● SOURCE EXTRACT:
== Segment start ==

More national history data needed for ascending aortic aneurysm
There was a low growth rate for moderately dilated ascending aorta, according to a systematic review and meta-analysis published in JAMA Network Open.
Ming Hao Guo, MD, of the division of cardiac surgery at University of Ottawa Heart Institute, Canada, and colleagues analyzed data from 8,800 patients (mean age, 58 years; 76% men) from 20 studies from 1946 to May 2017. Studies were included in the meta-analysis if they reported rate of dissection or rupture, growth rate or all-cause mortality in patients with ascending aortic aneurysm.
Data that were extracted include study design, demographics, follow-up, sample size, initial aneurysm diameter, patient risk factors and comorbidities, incidence of dissection or rupture, aneurysm growth rate during follow-up, incidence of elective ascending aortic surgery, size at dissection or rupture and all-cause mortality. Total follow-up time was 31,823 patient-years.
At enrollment, the mean initial aneurysm size from 13 studies was 42.6 mm.
All studies had a combined effect estimate for annual growth rate of 0.61 mm per year (95% CI, 0.23-0.99; I2 = 92%). During a median follow-up of 4.2 years, the pooled incidence of elective aortic surgery was 13.82% (95% CI, 6.45-21.41; I2 = 56%).

== Segment end ==

● THE TASK: Write the next part of the article on ascending aortic aneurysm growth, picking up after its last sentence. The data that comes next is from a different source than this article.

● RAW DATA:
== Segment start ==

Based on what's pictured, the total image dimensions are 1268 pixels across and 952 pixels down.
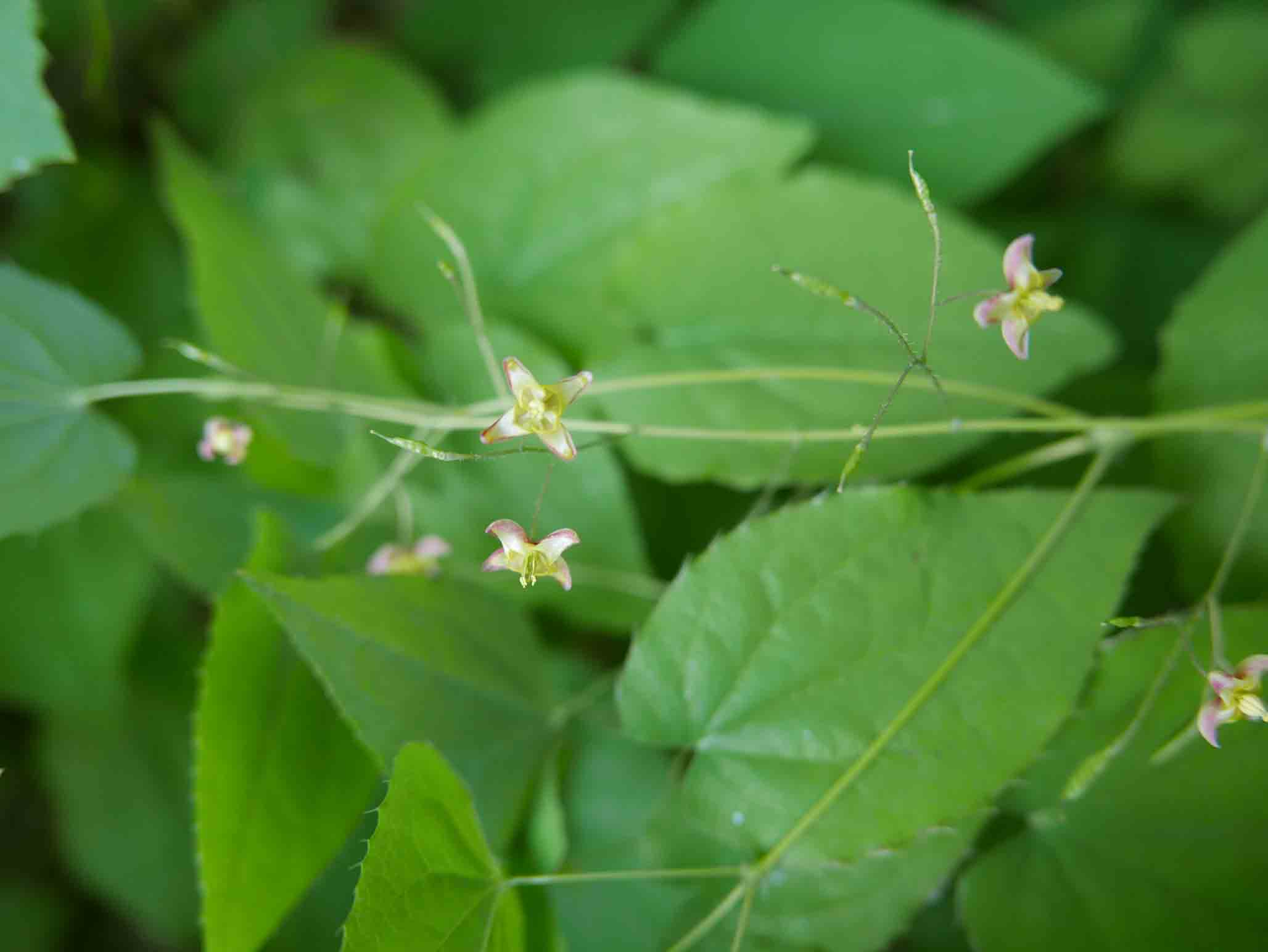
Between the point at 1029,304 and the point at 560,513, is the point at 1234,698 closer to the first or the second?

== Segment end ==

● TASK RESPONSE:
The linearized rate of the composite outcome of aortic dissection, all-cause mortality and aortic rupture was 2.16% per patient-year (95% CI, 0.79-3.55, I2 = 64%). The linearized rate for all-cause mortality was 1.99% per patient-year (95% CI, 0.83-3.15; I2 = 84%).
Researchers did not find a significant relationship between the year of study completion and primary outcomes and initial aneurysm size.
“These results require cautious interpretation as a large number of patients in the studies who met guideline criteria for intervention underwent elective aortic surgery,” Guo and colleagues wrote. “More robust natural history data from prospective studies or randomized clinical trials are necessary to better inform clinical decision-making in patients with ascending aortic disease.”
In a related editorial, Thoralf M. Sundt, MD, chief of the division of cardiac surgery and director of the Corrigan Minehan Heart Center at Massachusetts General Hospital, wrote: “To be sure, for patients, once they have been told they have an aneurysm (read, ‘time bomb in your chest’), it is very hard to turn back the clock and reassure them that the likelihood of a catastrophe is low. I suspect the same is true, to some degree, among caregivers. Who among us wants to sit by watching and hoping that we do not get a phone call that an aorta has dissected? Furthermore, our outcome information is asymmetric. The absence of dissection is a nonevent; we do not see it because there is nothing to see. And, of course, we can never know how many of those aortas we replace would or would not have dissected.” – by Darlene Dobkowski
Disclosures: The authors and Sundt report no relevant financial disclosures.